### Required task
Could you rewrite the entries starting with the line containing "Examining what this photo captures, from" and going on through the end of the entries, substituting "farther" for "further" and changing nothing else?

### Material for this exercise
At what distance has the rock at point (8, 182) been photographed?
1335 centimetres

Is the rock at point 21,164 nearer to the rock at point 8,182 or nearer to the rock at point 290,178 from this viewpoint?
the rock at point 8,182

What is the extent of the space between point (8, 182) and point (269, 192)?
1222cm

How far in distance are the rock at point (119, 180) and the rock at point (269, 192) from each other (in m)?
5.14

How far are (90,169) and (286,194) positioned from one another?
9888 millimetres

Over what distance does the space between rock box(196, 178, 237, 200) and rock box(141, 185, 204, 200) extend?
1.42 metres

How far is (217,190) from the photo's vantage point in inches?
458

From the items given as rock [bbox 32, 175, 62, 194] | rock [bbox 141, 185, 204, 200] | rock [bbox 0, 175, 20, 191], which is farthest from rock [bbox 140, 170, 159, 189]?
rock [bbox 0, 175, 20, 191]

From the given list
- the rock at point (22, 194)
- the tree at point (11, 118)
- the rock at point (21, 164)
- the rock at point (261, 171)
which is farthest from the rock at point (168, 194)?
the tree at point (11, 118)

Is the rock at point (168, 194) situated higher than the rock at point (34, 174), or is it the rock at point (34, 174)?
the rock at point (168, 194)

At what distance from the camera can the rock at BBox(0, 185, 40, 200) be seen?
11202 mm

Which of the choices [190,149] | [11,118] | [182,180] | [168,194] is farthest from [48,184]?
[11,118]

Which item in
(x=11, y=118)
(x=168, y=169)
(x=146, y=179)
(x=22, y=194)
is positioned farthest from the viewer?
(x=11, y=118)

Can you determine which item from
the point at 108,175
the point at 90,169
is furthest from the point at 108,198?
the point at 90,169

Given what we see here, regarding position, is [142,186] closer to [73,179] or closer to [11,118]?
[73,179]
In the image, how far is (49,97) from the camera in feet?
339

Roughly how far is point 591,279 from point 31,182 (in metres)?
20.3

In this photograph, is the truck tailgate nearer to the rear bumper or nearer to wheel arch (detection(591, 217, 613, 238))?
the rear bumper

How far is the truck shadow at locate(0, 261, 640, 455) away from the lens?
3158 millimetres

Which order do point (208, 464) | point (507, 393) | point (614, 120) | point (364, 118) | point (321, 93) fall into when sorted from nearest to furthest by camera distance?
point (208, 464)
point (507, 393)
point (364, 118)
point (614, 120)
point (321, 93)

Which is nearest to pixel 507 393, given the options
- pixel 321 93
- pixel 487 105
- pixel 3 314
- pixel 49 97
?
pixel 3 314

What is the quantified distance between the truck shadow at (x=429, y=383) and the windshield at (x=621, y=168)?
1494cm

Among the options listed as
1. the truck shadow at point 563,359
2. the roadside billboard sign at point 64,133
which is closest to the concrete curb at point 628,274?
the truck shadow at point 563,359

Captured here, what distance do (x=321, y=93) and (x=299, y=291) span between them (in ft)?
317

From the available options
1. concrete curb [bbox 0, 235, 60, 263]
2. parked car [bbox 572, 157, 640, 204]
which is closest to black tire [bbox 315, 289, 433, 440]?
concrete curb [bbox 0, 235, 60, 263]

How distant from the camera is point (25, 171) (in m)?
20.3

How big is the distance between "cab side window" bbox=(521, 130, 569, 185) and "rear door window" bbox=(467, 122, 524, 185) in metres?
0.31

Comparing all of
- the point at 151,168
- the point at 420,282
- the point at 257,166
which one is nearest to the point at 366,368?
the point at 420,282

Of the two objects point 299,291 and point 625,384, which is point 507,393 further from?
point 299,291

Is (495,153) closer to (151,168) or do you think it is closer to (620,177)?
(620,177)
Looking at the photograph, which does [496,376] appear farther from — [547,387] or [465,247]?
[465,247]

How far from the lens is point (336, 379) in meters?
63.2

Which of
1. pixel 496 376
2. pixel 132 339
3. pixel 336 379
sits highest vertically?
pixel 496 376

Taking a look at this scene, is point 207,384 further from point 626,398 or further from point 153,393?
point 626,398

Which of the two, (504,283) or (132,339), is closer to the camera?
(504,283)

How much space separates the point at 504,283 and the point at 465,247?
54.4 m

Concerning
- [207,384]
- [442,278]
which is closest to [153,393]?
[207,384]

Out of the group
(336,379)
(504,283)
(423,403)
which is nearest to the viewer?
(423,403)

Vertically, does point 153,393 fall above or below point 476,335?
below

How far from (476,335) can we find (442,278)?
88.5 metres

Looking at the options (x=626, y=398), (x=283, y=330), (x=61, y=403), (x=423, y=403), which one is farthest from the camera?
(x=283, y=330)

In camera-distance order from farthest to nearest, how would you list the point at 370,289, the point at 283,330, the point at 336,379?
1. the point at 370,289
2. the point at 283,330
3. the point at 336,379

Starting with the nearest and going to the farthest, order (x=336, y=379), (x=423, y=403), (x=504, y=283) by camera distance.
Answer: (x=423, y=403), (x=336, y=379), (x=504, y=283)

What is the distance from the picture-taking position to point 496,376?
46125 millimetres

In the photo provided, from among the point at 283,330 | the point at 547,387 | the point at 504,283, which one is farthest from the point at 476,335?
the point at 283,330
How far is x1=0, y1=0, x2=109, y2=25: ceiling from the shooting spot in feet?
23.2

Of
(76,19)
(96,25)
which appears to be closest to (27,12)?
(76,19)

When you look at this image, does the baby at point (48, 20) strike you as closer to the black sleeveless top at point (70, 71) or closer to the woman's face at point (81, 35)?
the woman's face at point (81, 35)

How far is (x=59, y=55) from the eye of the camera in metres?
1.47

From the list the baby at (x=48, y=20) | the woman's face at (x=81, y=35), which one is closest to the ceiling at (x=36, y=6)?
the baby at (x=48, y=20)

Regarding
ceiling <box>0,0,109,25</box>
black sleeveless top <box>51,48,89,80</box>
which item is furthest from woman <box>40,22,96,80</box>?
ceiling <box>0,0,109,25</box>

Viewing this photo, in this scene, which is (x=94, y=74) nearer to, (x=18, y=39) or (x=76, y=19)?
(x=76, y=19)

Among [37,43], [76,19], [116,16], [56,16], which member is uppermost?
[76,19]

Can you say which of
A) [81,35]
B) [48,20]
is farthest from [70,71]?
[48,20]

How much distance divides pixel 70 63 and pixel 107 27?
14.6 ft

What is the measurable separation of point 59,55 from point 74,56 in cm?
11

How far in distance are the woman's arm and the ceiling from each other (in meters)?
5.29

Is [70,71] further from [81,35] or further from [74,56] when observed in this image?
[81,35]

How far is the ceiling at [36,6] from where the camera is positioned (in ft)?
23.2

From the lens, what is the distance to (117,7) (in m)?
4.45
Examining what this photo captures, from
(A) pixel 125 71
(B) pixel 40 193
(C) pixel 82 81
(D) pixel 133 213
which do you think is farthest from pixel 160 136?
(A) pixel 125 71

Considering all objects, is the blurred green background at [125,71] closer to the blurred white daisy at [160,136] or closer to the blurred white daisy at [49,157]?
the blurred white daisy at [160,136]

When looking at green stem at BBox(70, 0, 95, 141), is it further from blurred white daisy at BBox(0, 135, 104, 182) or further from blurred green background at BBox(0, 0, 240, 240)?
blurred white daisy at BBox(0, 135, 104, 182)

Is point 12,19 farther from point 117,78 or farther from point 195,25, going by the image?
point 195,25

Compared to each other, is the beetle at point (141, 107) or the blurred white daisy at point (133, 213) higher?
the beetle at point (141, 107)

### Solution to the problem
Examining what this photo captures, from
(A) pixel 125 71
(B) pixel 40 193
(C) pixel 82 81
(D) pixel 133 213
which do you think is farthest from pixel 160 136?
(A) pixel 125 71

Considering all objects, is the blurred green background at [125,71] closer to the blurred white daisy at [160,136] or closer to the blurred white daisy at [49,157]?
the blurred white daisy at [160,136]

When looking at green stem at BBox(70, 0, 95, 141), is it farther from blurred white daisy at BBox(0, 135, 104, 182) or farther from blurred green background at BBox(0, 0, 240, 240)?
blurred white daisy at BBox(0, 135, 104, 182)

Is point 12,19 farther from point 117,78 or farther from point 195,25, going by the image?
point 195,25

Compared to each other, is the beetle at point (141, 107) or the blurred white daisy at point (133, 213) higher?
the beetle at point (141, 107)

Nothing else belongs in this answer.